The article – entitled “Helping others or oneself: How direction of comparison affects prosocial behaviour” – is co-authored by Ann E. Schlosser of Foster School of Business at the University of Washington and Eric Levy of University of Cambridge Judge Business School.

“For charities, the study finds that adverts highlighting the altruistic reasons for giving, such as how giving would benefit others, would be more likely to appeal to people who feel in a relatively good position in their lives,” says Eric Levy, University Lecturer in Marketing at Cambridge Judge. “This can help charities target their ads far more effectively.”

Levy says:

Given that most charity advertisements focus on ‘benefits to others’ rather than to oneself, the study suggests that many of these ads may be ineffective in motivating people to give when they are feeling worse off than others. So charity managers should seek to ascertain if their target audience feels worse off than others, and if so say something like ‘help improve air quality so you can live a healthier life’ rather than ‘help improve air quality so people around the world can live healthier lives.’

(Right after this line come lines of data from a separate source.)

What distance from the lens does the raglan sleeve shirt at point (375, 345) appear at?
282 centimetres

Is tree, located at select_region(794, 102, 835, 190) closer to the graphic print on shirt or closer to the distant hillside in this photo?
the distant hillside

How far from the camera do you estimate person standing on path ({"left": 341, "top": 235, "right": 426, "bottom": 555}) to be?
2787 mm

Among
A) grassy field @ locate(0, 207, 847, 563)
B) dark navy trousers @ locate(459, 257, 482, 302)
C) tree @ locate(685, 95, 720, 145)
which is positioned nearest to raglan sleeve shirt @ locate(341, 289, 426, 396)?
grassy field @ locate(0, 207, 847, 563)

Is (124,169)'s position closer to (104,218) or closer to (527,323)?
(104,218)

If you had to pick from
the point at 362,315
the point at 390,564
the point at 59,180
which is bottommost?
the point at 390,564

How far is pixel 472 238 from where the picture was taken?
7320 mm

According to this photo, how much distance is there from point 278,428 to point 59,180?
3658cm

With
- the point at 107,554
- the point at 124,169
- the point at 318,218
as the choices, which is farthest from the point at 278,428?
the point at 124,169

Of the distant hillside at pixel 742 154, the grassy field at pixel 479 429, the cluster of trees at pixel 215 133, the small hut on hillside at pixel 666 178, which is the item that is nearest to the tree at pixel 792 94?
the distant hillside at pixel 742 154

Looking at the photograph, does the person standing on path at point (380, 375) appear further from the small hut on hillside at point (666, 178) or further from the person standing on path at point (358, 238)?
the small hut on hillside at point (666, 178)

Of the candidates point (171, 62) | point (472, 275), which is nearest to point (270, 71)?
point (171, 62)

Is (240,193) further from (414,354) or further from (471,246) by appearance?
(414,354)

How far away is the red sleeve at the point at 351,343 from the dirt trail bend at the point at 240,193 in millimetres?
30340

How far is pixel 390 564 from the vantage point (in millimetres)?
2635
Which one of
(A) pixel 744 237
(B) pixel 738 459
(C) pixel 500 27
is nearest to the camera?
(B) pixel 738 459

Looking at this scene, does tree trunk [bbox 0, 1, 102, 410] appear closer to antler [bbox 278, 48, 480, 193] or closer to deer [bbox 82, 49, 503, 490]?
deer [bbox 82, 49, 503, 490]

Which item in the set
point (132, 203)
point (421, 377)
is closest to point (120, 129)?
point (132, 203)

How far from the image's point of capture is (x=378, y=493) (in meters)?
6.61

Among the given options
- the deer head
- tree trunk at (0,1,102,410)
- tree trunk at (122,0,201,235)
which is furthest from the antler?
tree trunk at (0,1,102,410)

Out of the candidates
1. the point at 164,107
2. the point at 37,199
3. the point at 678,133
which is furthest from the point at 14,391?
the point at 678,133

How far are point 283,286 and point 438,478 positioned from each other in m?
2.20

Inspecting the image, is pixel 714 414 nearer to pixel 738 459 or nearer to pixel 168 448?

Although there has been six decades of research on “comparison theory,” the direction of comparison as a predictor of people’s willingness to give had previously been little explored, the paper said.

The paper is based on four separate but related experimental tests on hundreds of people, including undergraduate students as well as non-students.

In one test, for example, students were told that their job prospects were easier (prompting downward comparison) or worse (prompting upward comparison) to another group of college students. The students were then shown volunteering opportunities that emphasised benefits to others (“help those less fortunate by giving to those who need it”) or self-benefit (“build connections by networking with local business and community leaders”). The result: “Those in the downward (vs. upward) condition were more willing to help when the ad used an other-benefit appeal.”

Another of the four studies showed that those making downward comparisons gave more money than a no-comparison control group, while those making upward comparisons gave marginally less.

According to the paper:

Across four studies, we consistently find that downward (vs. upward) comparisons increase individuals’ willingness to give when the context explicitly states or implies that giving will benefit others. These findings are robust, emerging across different populations (students and nonstudents), different requested resources (monetary and nonmonetary) and different domains of comparison (monetary and nonmonetary).